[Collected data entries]
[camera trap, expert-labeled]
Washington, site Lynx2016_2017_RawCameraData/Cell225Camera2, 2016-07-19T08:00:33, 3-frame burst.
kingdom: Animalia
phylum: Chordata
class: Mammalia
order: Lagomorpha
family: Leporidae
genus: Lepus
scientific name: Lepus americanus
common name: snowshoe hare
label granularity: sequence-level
--
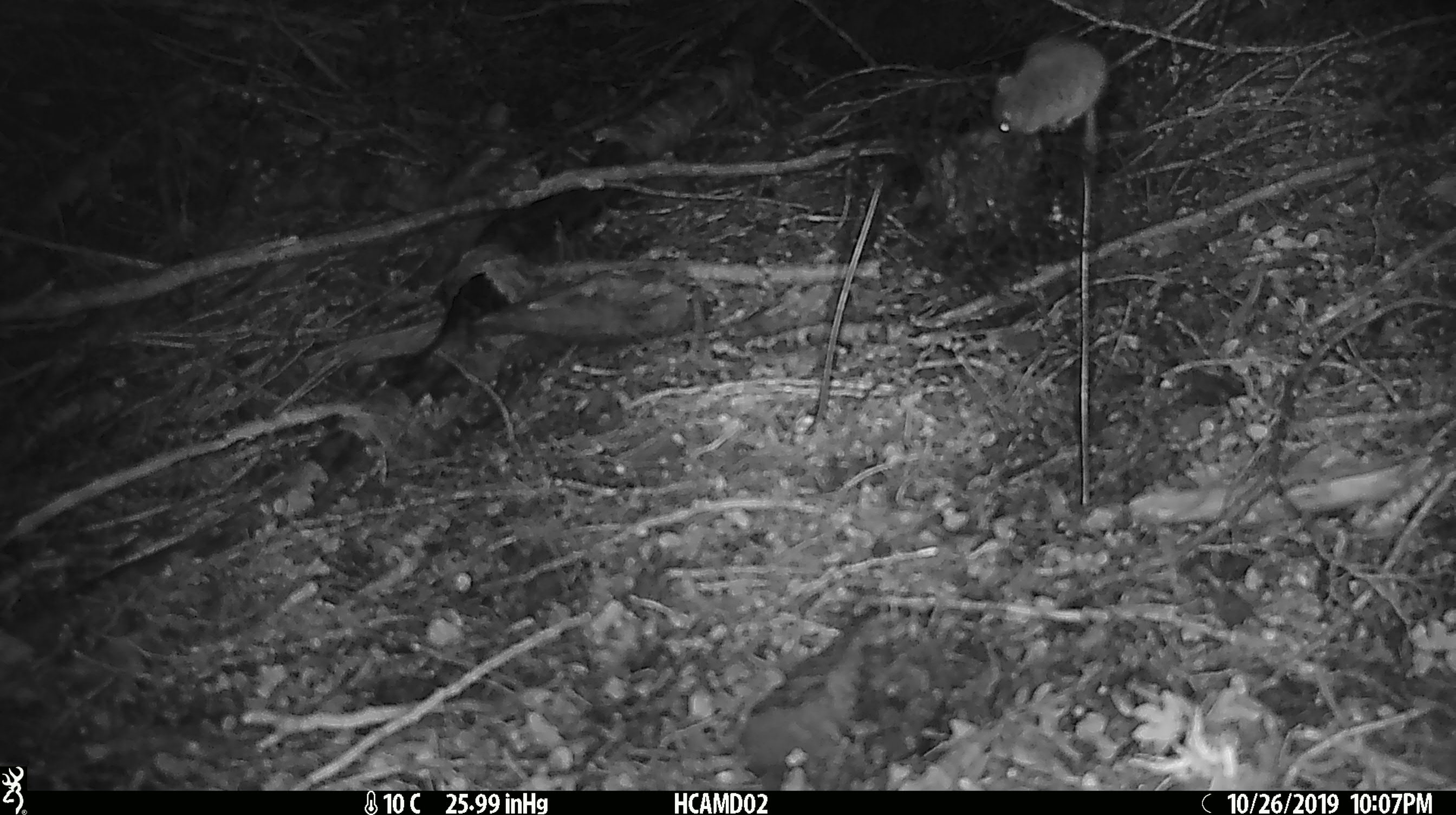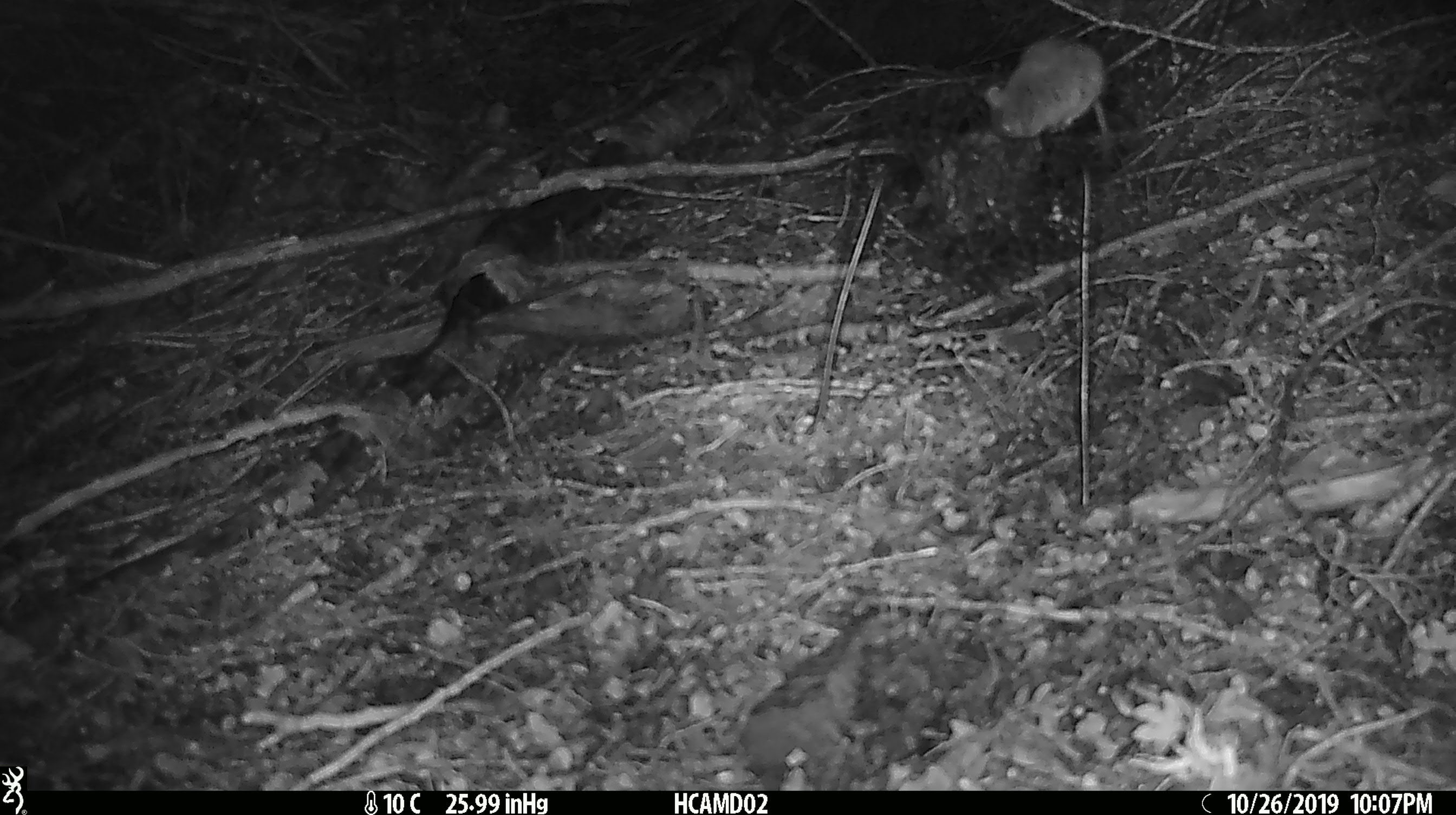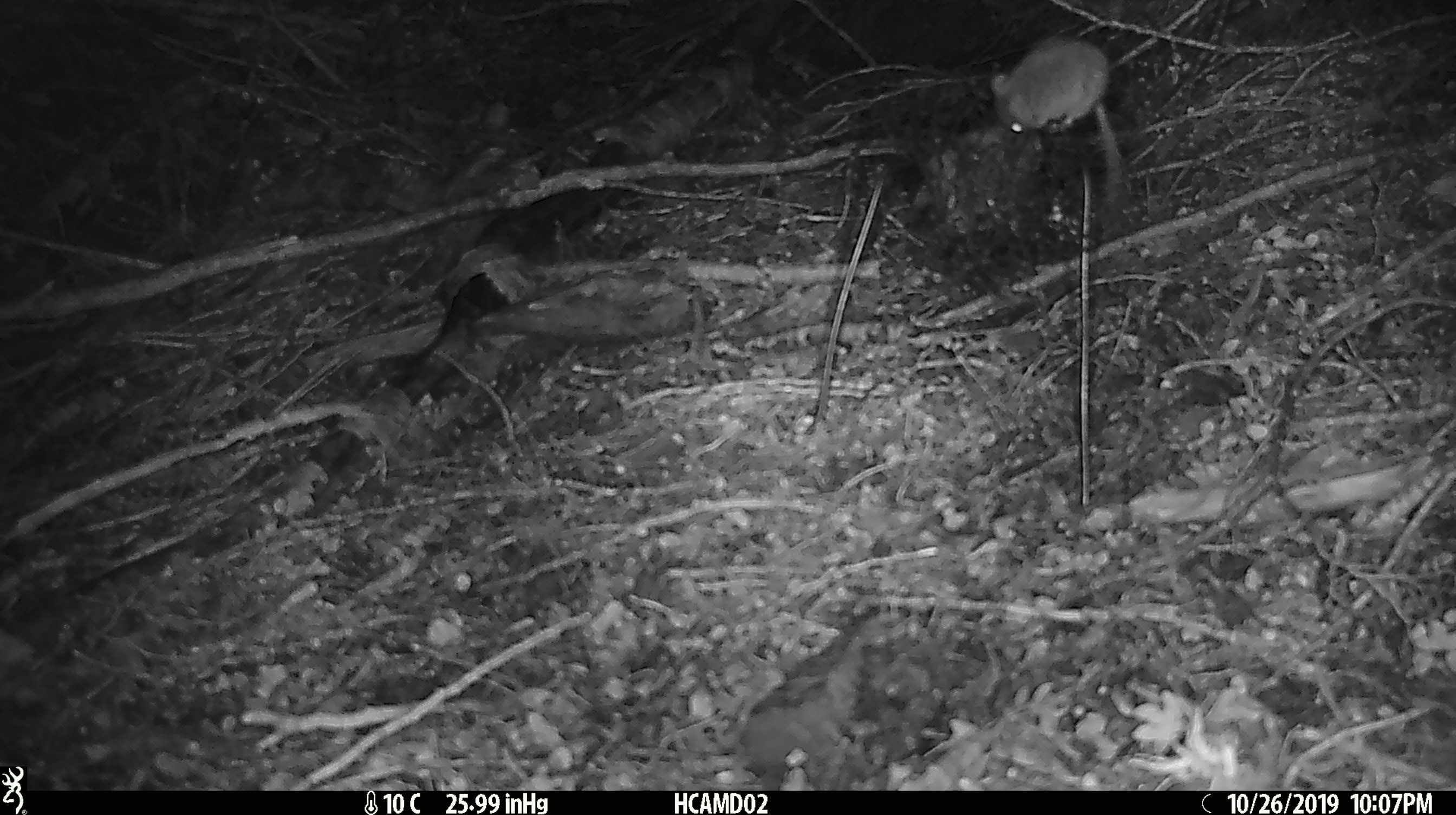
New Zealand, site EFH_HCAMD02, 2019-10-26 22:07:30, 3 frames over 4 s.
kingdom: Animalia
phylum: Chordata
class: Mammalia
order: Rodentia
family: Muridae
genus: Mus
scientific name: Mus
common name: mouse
==
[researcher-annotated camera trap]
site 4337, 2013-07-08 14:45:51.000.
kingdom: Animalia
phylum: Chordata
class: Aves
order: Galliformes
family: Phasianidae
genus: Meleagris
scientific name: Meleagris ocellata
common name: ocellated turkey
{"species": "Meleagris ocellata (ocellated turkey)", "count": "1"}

PROBLEM: Nothing but the lines above from the one containing "genus: Lepus" through the one containing "label granularity: sequence-level" should appear in the answer, each repeated exactly.

SOLUTION TO THE EXERCISE:
genus: Lepus
scientific name: Lepus americanus
common name: snowshoe hare
label granularity: sequence-level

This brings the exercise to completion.